Europe has the right human capital to innovate at the highest level and enough wealth to fund growth, but excessive and misplaced regulations too often get in the way. In the broader economy, that’s a missed opportunity. In the defence sector, it’s an active vulnerability.
One regime to rule them all
Enter the 28th Regime, a proposed legal framework for companies to adopt an EU-wide corporate form rather than being governed by a single Member State: a sort of “Europe Inc.”, to borrow a phrase from Commission President Ursula von der Leyen.
If done right, and in combination with updated EUVECA rules, this will allow startups to operate seamlessly across the EU. It could shorten company setup times, clarify governance, and enable smoother cross-border growth – all of which are critical if newly mobilised capital is to be deployed efficiently within the Single Market.
Nevertheless, political challenges remain. The proposal is at an early stage, and could face objections from the European Parliament and national governments, which will be loth to give up many of the prerogatives they currently have, such as taxation or liquidation regimes for SMEs.
Eyes on the prize
To find a way through this puzzle, policymakers should step back and think about what this combination of new regulations should seek to achieve. I would suggest that the EUVECA reform and the 28th Regime, plus a recalibration of threshold rules for alternative fund managers, should aim to do the following:
Promote cross-border fundraising through the introduction of clear, proportionate rules that make the EU more attractive to both institutional and retail investors.
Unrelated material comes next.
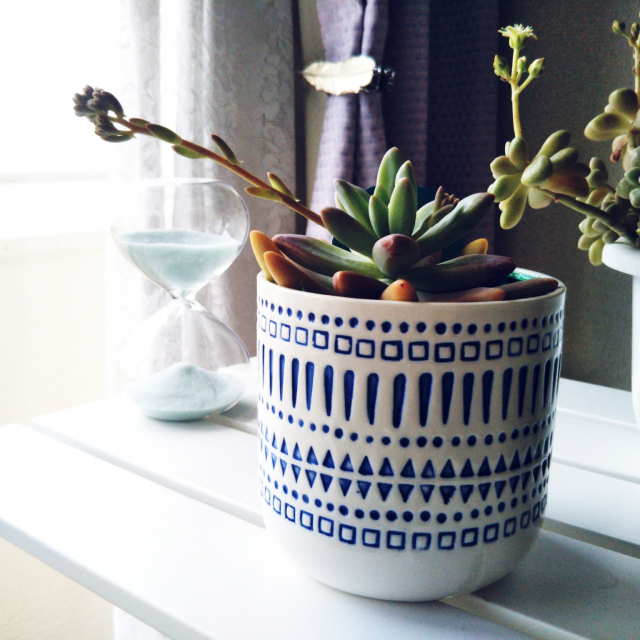 グリーンとの生活をもっと身近に☆ダイソーの植木鉢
Reduce compliance overhead for small and mid-sized fund managers, helping them to focus on investment rather than paperwork.
Enable startups to scale efficiently across the Single Market through harmonised legal frameworks, reducing their incentives to leave the EU for more business-friendly markets including the US.
Support strategic priorities including digital, green and defence technologies to ensure that these sectors build a footprint in Europe.
Of course, policymakers must ensure that reforms do not weaken investor protection or systemic safeguards. A nuanced approach that differentiates by fund size, giving smaller investors more leeway to take risks, is a better approach than blanket deregulation. A careful calibration of thresholds, reporting and supervision should balance competitiveness with stability.
Additionally, reforms must integrate a certain degree of screening mechanisms for investment in defence and other sensitive sectors, ensuring that capital inflows support Europe’s strategic autonomy rather than erode it. It’s encouraging to see that the European Commission is already looking into this as part of the European Defence Industry Programme (EDIP) initiative.
Venture capital is fundamentally a business of high risk and high reward. For every successful exit there will be many projects that do not succeed. The payout for those that do must be big enough to offset this downside. For Europe to compete at the cutting edge, entrepreneurs and investors must be allowed to take risks, and indeed to fail.
But most of all, they need to be able to invest and operate across the Single Market unobstructed, accessing all the network effects and economies of scale that accrue to large, open markets. It’s time for Member States to put aside their national interests and build a combined industry that’s bigger than the sum of its parts.
Miguel López Crego is a senior policy advisor at Linklaters focused on financial services regulation.